EXERCICE 1: Dans les enregistrements, du début jusqu'à la ligne contenant « (168, 554), (233, 607) » incluse, ajoutez -12 à chaque coordonnée des boîtes englobantes données en réponse. Recopiez ces lignes, consignes comprises, sans modifier les coordonnées des consignes ni celles de leurs exemples de format.
---------- EXTRAIT DU TEXTE
Mt15.24 Il répondit : « Je n’ai été envoyé qu’aux brebis perdues de la maison d’Israël. » – Il répondit. La réponse si longtemps attendue arrive enfin : mais c’est un refus aussi dur que le silence de tout à l’heure ; la suppliante, qui avait cru sa cause gagnée lorsqu’elle entendit les Apôtres intercéder pour elle, dut être vivement attristée, en voyant son espoir déçu. – Je n’ai été envoyé… Nous laissons ici la parole à S. Augustin : « Ces paroles nous posent une question. S’il n’est envoyé qu’aux brebis perdues de la maison d’Israël, comment, nous, les Païens parviendrons–nous au troupeau du Christ ? Que signifie cette exclusion mystérieuse ? Ne savait‑il donc pas qu’il était venu pour avoir une église dans toutes les nations ? Comment peut‑il dire qu’il n’est envoyé qu’aux brebis de la maison d’Israël qui périssent ? Comprenons donc que sa présence corporelle, sa naissance, la vertu de sa résurrection il ne devait les manifester qu’à ce peuple », Serm. 77, 2.Toute difficulté disparaît ici en effet si, à la façon de S. Augustin, on établit une distinction entre l’œuvre de Jésus‑Christ considérée en général, et son ministère personnel : l’œuvre de Jésus‑Christ considérée en général est vaste comme le monde ; son ministère personnel, d’après le plan divin, devait être limité au Judaïsme. Ce n’est qu’en de rares circonstances que la fontaine scellée déborda vers cette époque, en signe des torrents de grâces qui devaient s’en échapper un jour cf. 8, 5 et ss. – Aux brebis perdues : plus haut déjà nous avons rencontré cette métaphore. Cf. 9, 36. Jérémie, 50, 6, appelle aussi les Israélites des brebis qui périssent.
--------------------
EXERCICE 2: Restituez intégralement le commentaire de Mt 15, 24.
---------- DONNÉES DE L'EXERCICE
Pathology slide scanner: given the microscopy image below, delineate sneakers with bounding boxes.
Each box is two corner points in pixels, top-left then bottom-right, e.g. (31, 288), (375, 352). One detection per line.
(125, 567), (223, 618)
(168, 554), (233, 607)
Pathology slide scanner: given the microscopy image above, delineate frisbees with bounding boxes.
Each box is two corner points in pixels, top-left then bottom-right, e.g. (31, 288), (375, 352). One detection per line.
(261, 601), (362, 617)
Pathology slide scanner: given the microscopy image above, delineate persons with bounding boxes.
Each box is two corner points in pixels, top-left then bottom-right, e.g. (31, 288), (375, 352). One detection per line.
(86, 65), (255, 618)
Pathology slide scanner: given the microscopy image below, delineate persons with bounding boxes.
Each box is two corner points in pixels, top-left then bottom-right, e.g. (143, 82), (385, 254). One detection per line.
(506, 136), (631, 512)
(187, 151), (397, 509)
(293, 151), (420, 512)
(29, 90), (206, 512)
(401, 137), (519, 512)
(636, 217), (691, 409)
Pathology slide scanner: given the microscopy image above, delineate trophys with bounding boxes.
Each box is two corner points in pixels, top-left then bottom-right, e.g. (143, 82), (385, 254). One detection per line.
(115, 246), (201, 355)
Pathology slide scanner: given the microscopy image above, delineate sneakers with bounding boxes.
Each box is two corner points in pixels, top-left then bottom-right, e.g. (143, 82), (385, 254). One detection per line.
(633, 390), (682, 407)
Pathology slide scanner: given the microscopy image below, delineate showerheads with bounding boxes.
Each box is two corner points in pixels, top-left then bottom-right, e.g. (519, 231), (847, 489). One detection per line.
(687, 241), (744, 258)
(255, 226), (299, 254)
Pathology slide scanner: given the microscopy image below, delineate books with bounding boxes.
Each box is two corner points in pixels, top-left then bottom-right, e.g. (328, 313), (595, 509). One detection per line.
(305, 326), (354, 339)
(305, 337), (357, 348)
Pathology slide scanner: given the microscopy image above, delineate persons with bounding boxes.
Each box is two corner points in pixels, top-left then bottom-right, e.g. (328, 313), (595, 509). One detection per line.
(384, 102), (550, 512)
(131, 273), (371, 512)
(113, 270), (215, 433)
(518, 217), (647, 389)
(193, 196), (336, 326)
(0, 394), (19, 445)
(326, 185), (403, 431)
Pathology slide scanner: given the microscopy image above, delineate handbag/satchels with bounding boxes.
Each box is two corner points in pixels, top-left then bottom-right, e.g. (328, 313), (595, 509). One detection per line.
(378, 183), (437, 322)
--------------------
CORRIGÉ 1:
Pathology slide scanner: given the microscopy image below, delineate sneakers with bounding boxes.
Each box is two corner points in pixels, top-left then bottom-right, e.g. (31, 288), (375, 352). One detection per line.
(113, 555), (211, 606)
(156, 542), (221, 595)

CORRIGÉ 2:
Mt15.24 Il répondit : « Je n’ai été envoyé qu’aux brebis perdues de la maison d’Israël. » – Il répondit. La réponse si longtemps attendue arrive enfin : mais c’est un refus aussi dur que le silence de tout à l’heure ; la suppliante, qui avait cru sa cause gagnée lorsqu’elle entendit les Apôtres intercéder pour elle, dut être vivement attristée, en voyant son espoir déçu. – Je n’ai été envoyé… Nous laissons ici la parole à S. Augustin : « Ces paroles nous posent une question. S’il n’est envoyé qu’aux brebis perdues de la maison d’Israël, comment, nous, les Païens parviendrons–nous au troupeau du Christ ? Que signifie cette exclusion mystérieuse ? Ne savait‑il donc pas qu’il était venu pour avoir une église dans toutes les nations ? Comment peut‑il dire qu’il n’est envoyé qu’aux brebis de la maison d’Israël qui périssent ? Comprenons donc que sa présence corporelle, sa naissance, la vertu de sa résurrection il ne devait les manifester qu’à ce peuple », Serm. 77, 2.Toute difficulté disparaît ici en effet si, à la façon de S. Augustin, on établit une distinction entre l’œuvre de Jésus‑Christ considérée en général, et son ministère personnel : l’œuvre de Jésus‑Christ considérée en général est vaste comme le monde ; son ministère personnel, d’après le plan divin, devait être limité au Judaïsme. Ce n’est qu’en de rares circonstances que la fontaine scellée déborda vers cette époque, en signe des torrents de grâces qui devaient s’en échapper un jour cf. 8, 5 et ss. – Aux brebis perdues : plus haut déjà nous avons rencontré cette métaphore. Cf. 9, 36. Jérémie, 50, 6, appelle aussi les Israélites des brebis qui périssent.